— WORK TO BE COMPLETED —
Update the records from the line that contains "In your assessment, which" through the end of the records, replacing "candidates" with "choices" and leaving everything else unchanged.

— RECORD EXTRACTS —
◆ ◆ ◆ ◆ ◆ ◆ ◆
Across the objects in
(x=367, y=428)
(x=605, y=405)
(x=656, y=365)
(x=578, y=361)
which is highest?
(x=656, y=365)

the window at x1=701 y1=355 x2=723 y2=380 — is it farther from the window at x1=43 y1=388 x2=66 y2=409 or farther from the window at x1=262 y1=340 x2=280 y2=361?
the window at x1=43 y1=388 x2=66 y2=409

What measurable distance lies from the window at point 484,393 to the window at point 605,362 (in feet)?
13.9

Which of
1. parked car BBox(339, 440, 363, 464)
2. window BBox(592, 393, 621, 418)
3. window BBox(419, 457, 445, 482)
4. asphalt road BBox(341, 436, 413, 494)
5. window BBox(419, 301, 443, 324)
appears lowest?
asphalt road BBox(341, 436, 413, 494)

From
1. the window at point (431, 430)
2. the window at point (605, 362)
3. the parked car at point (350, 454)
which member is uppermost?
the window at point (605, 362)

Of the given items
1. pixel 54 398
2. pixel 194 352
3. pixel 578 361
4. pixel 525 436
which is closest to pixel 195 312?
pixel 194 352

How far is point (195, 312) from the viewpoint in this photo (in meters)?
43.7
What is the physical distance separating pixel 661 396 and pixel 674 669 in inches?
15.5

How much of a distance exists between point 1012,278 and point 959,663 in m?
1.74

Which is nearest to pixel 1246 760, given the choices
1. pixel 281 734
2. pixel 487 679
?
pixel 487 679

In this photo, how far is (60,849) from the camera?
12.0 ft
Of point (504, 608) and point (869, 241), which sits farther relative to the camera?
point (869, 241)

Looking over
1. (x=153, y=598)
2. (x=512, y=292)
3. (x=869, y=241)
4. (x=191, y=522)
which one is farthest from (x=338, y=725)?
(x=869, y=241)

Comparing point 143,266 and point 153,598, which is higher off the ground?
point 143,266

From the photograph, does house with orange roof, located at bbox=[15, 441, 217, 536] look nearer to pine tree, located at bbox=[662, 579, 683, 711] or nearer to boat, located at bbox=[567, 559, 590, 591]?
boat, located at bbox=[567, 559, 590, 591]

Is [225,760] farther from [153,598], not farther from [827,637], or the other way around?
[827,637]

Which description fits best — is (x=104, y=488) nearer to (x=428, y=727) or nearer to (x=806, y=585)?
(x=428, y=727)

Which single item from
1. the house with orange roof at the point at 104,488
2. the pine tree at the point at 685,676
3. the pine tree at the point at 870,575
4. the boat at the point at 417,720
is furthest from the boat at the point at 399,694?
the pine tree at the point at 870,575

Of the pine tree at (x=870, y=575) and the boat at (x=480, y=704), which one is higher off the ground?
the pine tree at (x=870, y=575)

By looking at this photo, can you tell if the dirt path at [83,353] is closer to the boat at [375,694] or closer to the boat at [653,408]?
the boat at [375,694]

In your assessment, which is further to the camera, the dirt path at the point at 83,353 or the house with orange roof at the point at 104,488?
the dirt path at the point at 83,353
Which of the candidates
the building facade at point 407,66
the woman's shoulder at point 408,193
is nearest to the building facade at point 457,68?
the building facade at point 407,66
◆ ◆ ◆ ◆ ◆ ◆ ◆
— EXPECTED ANSWER —
In your assessment, which is further to the camera, the dirt path at the point at 83,353 or the house with orange roof at the point at 104,488?
the dirt path at the point at 83,353
Which of the choices
the building facade at point 407,66
the woman's shoulder at point 408,193
is nearest to the building facade at point 457,68?
the building facade at point 407,66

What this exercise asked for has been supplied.